Entries supplied:
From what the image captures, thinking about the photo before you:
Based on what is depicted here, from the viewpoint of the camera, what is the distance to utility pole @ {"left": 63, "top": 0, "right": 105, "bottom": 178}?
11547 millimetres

...

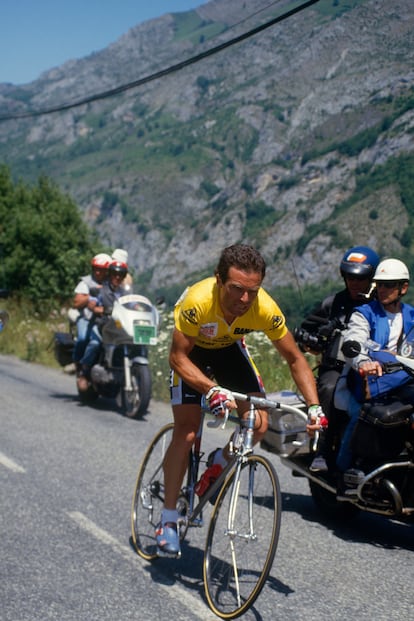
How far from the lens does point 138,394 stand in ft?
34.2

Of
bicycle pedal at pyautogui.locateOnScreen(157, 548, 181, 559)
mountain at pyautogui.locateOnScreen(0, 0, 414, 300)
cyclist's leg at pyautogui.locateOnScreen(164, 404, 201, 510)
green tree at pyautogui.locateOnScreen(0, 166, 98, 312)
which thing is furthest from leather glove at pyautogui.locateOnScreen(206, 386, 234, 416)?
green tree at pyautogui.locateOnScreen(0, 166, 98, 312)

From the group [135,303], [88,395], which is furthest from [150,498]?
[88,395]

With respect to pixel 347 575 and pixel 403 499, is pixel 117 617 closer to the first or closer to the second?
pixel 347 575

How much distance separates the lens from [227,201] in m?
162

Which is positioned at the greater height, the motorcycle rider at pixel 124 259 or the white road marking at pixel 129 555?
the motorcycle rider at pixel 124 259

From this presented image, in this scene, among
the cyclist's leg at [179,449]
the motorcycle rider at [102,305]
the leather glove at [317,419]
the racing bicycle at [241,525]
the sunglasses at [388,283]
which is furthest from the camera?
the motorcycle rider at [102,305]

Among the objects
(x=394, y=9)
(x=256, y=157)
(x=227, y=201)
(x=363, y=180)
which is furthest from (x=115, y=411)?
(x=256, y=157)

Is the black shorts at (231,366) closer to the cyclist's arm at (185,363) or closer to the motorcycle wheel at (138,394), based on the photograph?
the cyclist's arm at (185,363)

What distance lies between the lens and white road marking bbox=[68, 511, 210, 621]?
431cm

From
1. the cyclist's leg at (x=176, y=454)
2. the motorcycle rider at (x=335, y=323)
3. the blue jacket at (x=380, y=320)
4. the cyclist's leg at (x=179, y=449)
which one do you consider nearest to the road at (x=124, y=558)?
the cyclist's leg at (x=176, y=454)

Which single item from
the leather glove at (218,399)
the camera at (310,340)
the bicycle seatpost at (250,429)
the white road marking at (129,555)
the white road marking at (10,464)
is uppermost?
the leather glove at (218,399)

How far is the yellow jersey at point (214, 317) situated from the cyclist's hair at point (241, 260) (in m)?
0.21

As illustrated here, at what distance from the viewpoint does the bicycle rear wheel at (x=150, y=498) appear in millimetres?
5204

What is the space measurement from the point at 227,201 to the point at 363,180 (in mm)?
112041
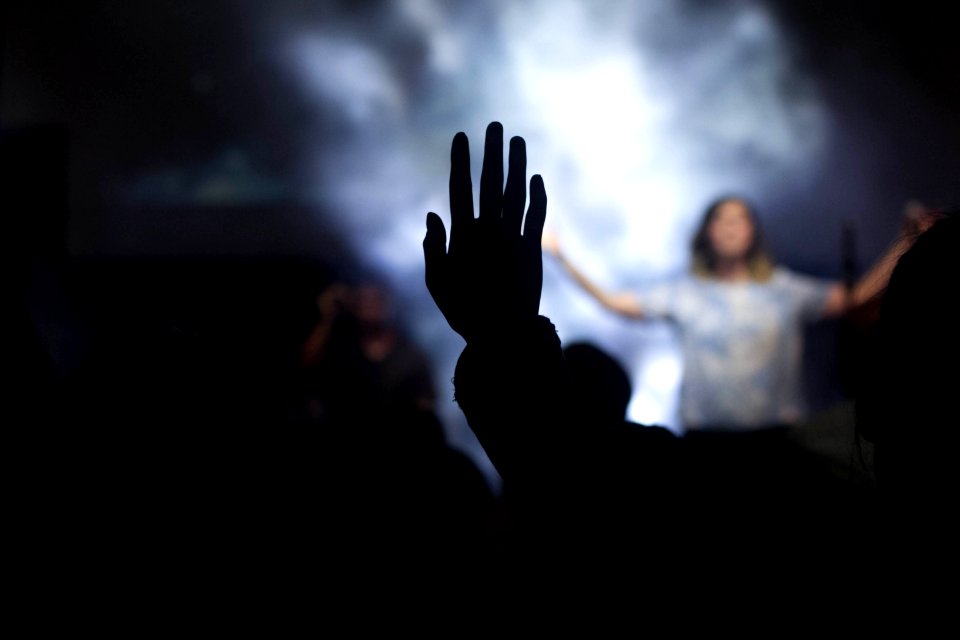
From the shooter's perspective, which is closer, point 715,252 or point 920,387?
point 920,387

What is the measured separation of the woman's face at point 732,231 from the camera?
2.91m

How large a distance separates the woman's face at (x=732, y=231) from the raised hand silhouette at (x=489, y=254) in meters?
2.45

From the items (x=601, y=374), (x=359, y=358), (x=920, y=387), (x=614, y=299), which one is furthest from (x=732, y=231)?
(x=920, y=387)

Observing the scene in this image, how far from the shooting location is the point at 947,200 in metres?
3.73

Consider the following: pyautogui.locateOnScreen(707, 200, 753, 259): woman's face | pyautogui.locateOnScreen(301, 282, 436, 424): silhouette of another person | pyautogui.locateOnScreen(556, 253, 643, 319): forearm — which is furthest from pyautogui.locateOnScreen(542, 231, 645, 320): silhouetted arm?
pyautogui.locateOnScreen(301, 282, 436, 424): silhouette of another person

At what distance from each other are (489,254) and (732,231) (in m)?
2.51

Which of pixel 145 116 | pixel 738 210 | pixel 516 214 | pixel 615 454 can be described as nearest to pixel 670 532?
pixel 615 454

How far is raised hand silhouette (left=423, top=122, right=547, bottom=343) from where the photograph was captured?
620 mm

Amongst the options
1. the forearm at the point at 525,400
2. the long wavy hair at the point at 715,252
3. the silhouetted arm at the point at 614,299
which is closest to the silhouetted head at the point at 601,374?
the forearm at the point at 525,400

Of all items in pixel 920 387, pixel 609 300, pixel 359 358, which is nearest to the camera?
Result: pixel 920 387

The task:
Which lines in the entries above contain the string "this"? Locate and copy each one in full, treating uppercase and lowercase as different.

Solved exercise:
From this presented image, in this scene, among
Observing the scene in this image, how far from the shooting location is the point at 947,200 in metres?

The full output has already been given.